Dr Philip Sharpe is a teaching-focused academic in the School of Chemistry & Molecular Biosciences at the University of Queensland, Australia. His active research interests are in the field of chemistry education research, particularly student learning within the laboratory environment. As the academic in charge of the first year chemistry laboratory, Dr Sharpe is making analytical techniques available to young undergraduates whereas previous students may have had to rely on theory lessons and to use data generated at remote laboratories rather than by the students themselves in the same lab where they may have synthesised their product.

Dr Sharpe has come up with a novel idea. He has his Spinsolve on a trolley which enables him to go from the second floor first year labs up to the fourth floor Advanced Teaching Laboratory and the fifth floor laboratory for second and third year students. This is possible because of the Spinsolve’s size, the fact that it does not need cryogens and requires just a single power socket. The students really feel they can now embrace NMR as a usable technique rather than another mystical tale from the chemistry text books.

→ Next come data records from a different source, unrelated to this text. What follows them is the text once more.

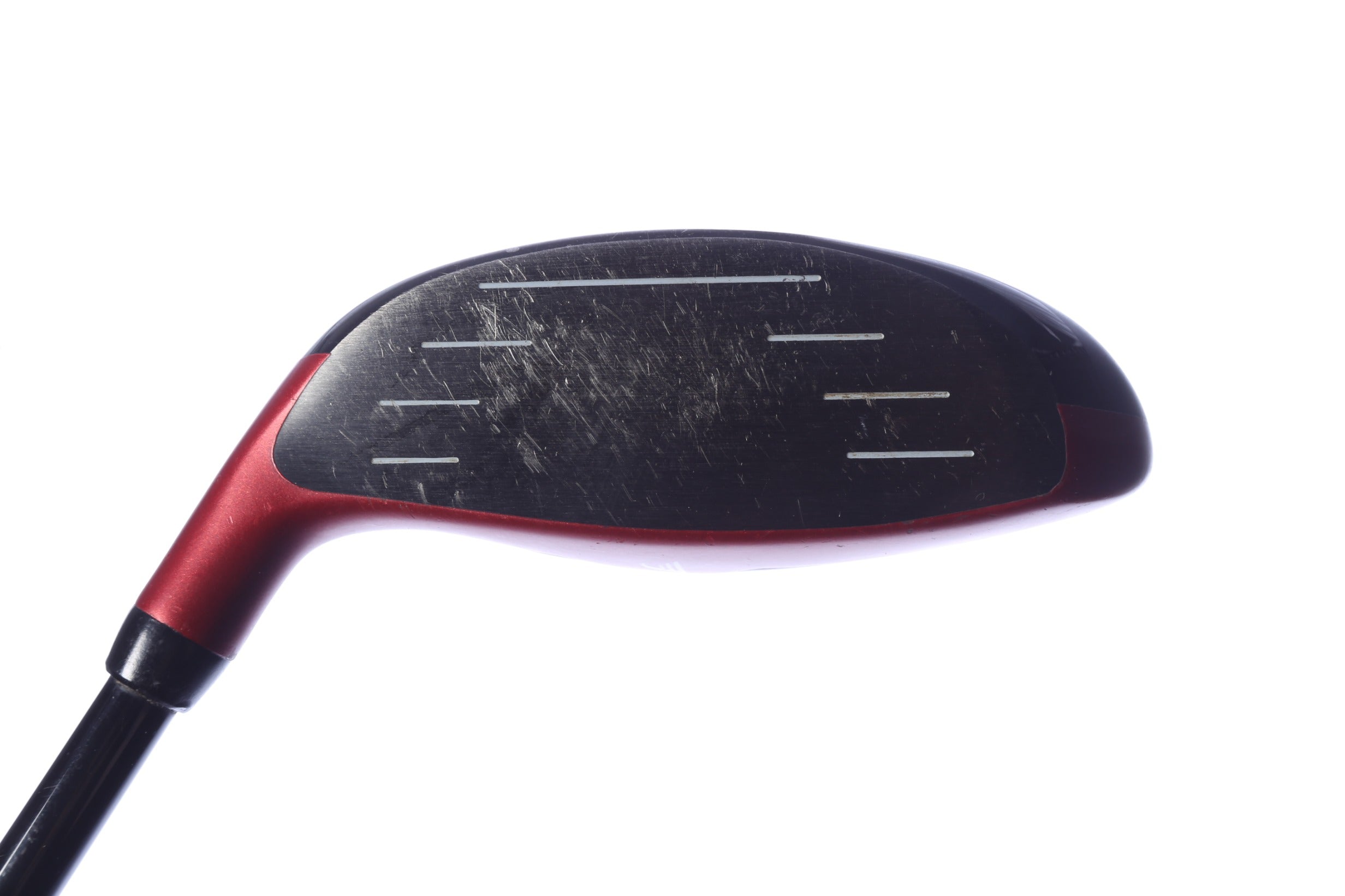 Used Tommy Armour TA1 5-Wood - Right-Handed - 18 Degrees - Regular Flex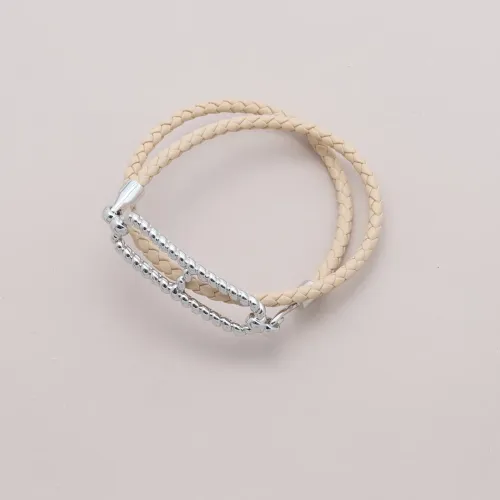 Wholesale Hermes Bracelets #1441216 $39.00 USD, Wholesale Quality Replica Hermes Bracelets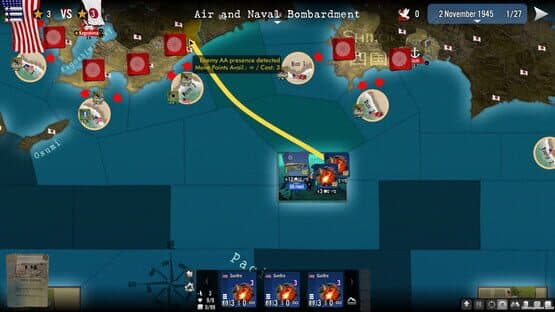 SGS Operation Downfall — screenshot 5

Commenting about Spinsolve, Dr Sharpe sees many advantages in both teaching and research. “Students used to miss the link from theory to practical use. Now my groups can have a hands-on experience and understand the value of NMR to the synthetic chemist. My second semester first-year students are taken through the basics of using Spinsolve. They make a product (paracetamol); run it on the NMR; acquire and process the data. Some of our more high achieving undergraduate students go a stage further with a six-week research project where they are introduced to spectroscopy—IR, NMR and GC-MS. Each student is allowed to choose their own project. For example, it could to study different reactions of benzaldehyde. They will analyse the products they synthesise to look at variations in substitution products. They are taught to use multiple techniques to confirm what they have made and the Spinsolve NMR machine is key to achieving this.”